(READING TEXT)
Paper: Main, C.E., Ruhl, H.A., Jones, D.O.B., Yool, A., Thornton, B., Mayor, D.J., 2015. Hydrocarbon contamination affects deep-sea benthic oxygen uptake and microbial community composition. Deep Sea Research Part I: Oceanographic Research Papers 100, 79–87. doi:10.1016/j.dsr.2014.12.008
Oil and gas are hydrocarbons that we heavily rely on in the 21st century. Our high demand not only pushes for increases in production, but it also progresses the frontiers of deep-sea drilling. But, as more wells are created, we need to better understand how large, unexpected amounts of hydrocarbons (oil spills) affect the structure and functioning of the deep-sea community.
When undersea wells blowout, toxic concentrations of hydrocarbons can be rapidly released into the environment. The media presents these blowouts with dramatic images of flora and fauna covered in black tar along coastlines and on the sea surface. What are rarely shown in glossy photographs, however, are the consequences to the unseen deep-sea. When oil and gas spills, some of it floats to the surface and some of it forms horizontal layers within the ocean that are then entrained into deep currents and often end up on the seafloor (Figure 1). When the Macondo well blew in 2010, oil in the water column and on the seabed persisted at toxic concentrations for months, causing stress to the organisms living there.
This study by Main et al. examines the impacts of large quantities of hydrocarbons unexpectedly being added to the microbial communities found in seafloor sediment. Understanding how these micro-fauna react is a very important key to the health of the deep-sea environment.
Impacts of oil industry activities and pollution have commonly been measured by assessing changes in oxygen consumption of the whole sediment community. The reason is because oxygen levels indicate the health of the sediment community’s metabolism and can whether or not the community is stressed. The team took uncontaminated sediment cores from the continental shelf and measured the effects of two treatment levels of a water and fraction of crude oil mixture (WAF). They then looked at the sediment community oxygen consumption rates.

(RECORD EXCERPTS)

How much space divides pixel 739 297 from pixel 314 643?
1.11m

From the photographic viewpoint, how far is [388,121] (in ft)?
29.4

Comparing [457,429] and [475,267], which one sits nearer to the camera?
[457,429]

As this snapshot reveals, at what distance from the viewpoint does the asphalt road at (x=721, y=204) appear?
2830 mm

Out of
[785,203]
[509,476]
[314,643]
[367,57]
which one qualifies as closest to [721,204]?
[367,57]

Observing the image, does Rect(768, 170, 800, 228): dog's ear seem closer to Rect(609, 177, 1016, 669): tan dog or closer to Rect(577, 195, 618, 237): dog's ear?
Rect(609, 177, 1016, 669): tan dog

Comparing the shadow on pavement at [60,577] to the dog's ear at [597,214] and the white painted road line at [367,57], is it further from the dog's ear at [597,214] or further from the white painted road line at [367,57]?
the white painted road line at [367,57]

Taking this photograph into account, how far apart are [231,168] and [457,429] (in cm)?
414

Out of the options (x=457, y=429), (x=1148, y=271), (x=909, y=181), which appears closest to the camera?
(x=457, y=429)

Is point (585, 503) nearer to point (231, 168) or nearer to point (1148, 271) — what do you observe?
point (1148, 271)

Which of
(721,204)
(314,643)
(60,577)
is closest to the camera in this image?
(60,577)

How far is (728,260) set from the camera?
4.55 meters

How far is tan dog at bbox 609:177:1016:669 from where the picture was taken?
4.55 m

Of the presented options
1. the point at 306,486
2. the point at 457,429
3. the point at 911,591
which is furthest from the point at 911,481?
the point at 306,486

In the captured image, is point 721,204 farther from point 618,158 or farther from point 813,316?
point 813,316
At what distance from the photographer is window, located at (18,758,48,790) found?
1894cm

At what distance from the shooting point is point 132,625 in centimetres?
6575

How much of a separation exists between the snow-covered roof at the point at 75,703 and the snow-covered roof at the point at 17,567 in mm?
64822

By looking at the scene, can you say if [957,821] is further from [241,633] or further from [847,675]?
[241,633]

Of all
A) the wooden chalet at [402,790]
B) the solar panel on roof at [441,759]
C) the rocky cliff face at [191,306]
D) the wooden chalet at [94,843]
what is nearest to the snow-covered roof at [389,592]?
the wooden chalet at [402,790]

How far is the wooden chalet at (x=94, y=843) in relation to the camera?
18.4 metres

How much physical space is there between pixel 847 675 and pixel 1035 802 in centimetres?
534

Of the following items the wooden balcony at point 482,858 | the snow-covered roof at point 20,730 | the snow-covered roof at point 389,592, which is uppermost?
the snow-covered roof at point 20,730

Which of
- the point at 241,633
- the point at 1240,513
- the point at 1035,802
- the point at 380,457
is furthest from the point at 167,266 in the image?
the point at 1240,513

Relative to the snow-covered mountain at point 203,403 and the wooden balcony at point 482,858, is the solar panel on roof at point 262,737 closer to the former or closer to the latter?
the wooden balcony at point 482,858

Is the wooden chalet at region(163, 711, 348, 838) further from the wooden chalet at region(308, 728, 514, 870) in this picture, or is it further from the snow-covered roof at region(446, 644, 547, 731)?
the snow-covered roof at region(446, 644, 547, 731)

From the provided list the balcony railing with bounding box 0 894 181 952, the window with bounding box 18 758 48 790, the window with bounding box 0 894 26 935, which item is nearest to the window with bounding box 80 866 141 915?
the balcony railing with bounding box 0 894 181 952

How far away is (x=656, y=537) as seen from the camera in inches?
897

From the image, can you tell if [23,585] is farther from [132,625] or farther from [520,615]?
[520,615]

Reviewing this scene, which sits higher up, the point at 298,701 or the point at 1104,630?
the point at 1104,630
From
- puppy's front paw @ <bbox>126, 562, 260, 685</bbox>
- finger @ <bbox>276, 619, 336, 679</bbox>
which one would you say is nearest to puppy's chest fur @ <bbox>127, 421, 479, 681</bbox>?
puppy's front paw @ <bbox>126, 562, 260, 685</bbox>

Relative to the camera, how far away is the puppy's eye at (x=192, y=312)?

(TASK DIRECTIONS) Transcribe word for word the part of the text on oil spills and deep-sea sediment that opens with the words containing "When undersea wells" and closes with "organisms living there.".

(OUTPUT BELOW)
When undersea wells blowout, toxic concentrations of hydrocarbons can be rapidly released into the environment. The media presents these blowouts with dramatic images of flora and fauna covered in black tar along coastlines and on the sea surface. What are rarely shown in glossy photographs, however, are the consequences to the unseen deep-sea. When oil and gas spills, some of it floats to the surface and some of it forms horizontal layers within the ocean that are then entrained into deep currents and often end up on the seafloor (Figure 1). When the Macondo well blew in 2010, oil in the water column and on the seabed persisted at toxic concentrations for months, causing stress to the organisms living there.